Mas pior ainda que o casal era
George Fielding 3º, o outro cão da
casa. Um galgo de fina estirpe, cujas
origens remontavam a cães criados
em palácios da Europa. George Fielding 3º não escondeu o seu desagrado ao saber da vinda de Bo. Era com
o maior desprezo que olhava o recém-chegado. Que era, afinal, um
humilde cão-d'água, de origem portuguesa. Origem portuguesa, onde
já se viu! Quem eram os portugueses, afinal? Certo, podia-se falar de
um Vasco da Gama ou de um Camões, mas nos Estados Unidos, os
portugueses eram imigrantes pobres, humildes, que tinham vindo
para a costa leste como tripulantes
de baleeiros. Bo deveria, portanto,
recolher-se à sua insignificância.
Nos domínios de George Fielding 3º
-e esses domínios incluíam praticamente toda a vasta e luxuosa mansão- não poderia jamais penetrar.
Sobrava-lhe um pequeno território.
E ele que corresse à vontade ali; que
se espojasse no chão que, enfim, fizesse o que tinha vontade na inútil
tentativa de chamar a atenção dos
donos.
A agitação de Bo acabou tendo resultados desastrosos. Numa de suas
corridas ele derrubou um raro e precioso vaso chinês da dinastia Ming,
orgulho dos donos da casa. A senhora, em particular, aborreceu-se muito. Exigiu que o marido devolvesse
"aquele bicho estúpido", segundo
sua expressão, à criadora.
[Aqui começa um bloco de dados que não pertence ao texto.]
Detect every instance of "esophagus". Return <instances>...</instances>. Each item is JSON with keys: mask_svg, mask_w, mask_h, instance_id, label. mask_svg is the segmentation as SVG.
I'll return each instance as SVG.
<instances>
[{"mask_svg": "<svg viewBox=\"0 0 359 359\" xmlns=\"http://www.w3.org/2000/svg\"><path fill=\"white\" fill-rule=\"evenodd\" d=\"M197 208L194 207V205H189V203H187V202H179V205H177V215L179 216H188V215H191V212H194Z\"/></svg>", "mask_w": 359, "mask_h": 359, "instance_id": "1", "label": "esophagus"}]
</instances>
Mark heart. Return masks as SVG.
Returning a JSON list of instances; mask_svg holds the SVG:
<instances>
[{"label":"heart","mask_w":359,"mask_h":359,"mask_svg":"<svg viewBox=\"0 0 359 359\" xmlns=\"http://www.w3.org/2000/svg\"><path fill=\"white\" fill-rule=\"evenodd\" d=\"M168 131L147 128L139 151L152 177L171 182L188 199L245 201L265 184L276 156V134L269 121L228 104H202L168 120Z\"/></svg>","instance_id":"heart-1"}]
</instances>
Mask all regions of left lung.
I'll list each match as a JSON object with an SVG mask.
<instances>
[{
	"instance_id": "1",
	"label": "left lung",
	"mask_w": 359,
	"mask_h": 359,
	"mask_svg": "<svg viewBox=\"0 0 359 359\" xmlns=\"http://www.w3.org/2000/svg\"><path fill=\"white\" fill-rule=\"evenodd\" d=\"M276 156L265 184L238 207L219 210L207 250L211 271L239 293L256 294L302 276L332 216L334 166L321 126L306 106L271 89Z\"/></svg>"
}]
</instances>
E assim foi
feito. De repente, Bo estava de volta
a seu lugar de origem, um canil do
Texas, no meio de cães agitados e barulhentos como ele fora. Agora, porém, mostrava-se triste, deprimido.
Era um excluído, e provavelmente
terminaria a sua vida assim.
Um dia, porém, vieram buscá-lo:
Bo teria um novo lar. Ficou surpreso: quem o quereria? Algum operário, decerto, talvez um desempregado em busca de companhia. Mas
não, levaram-no para um lugar famoso, em Washington: a Casa Branca. Ali ele ficaria com a família Obama, na qualidade de primeiro-cão.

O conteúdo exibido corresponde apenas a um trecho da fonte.